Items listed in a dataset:
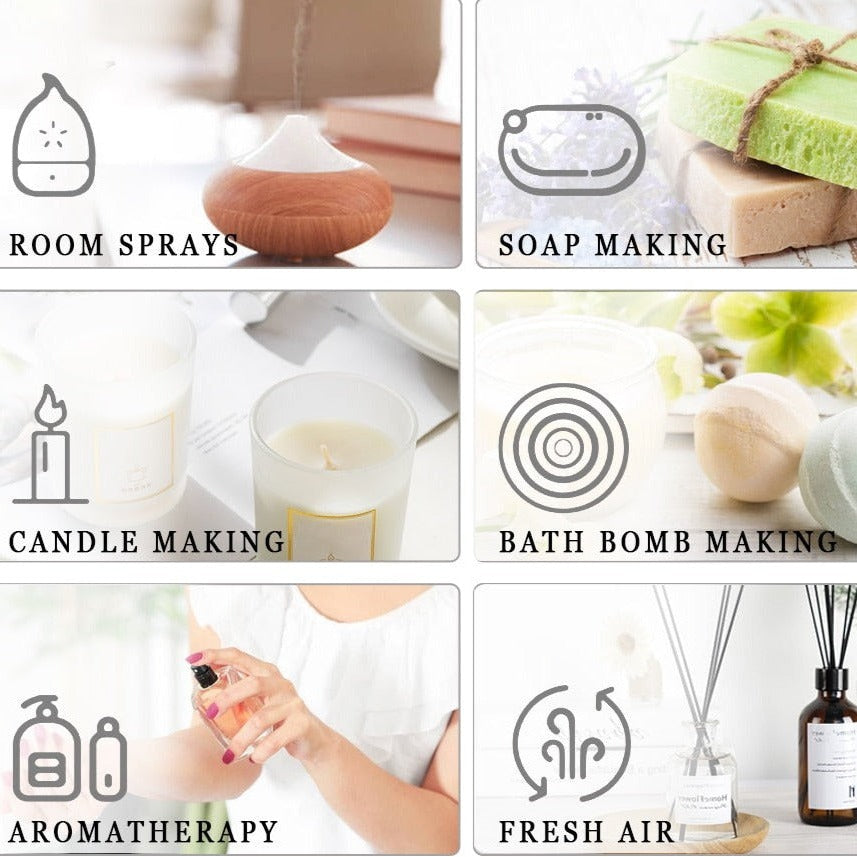 ROOM SPRAYS

SOAP MAKING

CANDLE MAKING

BATH BOMB MAKING

AROMATHERAPY

FRESH AIR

■ Your goal:
Going through the entries above, count the lines that include "MAKING" and state only the result.

■ Written answer:
3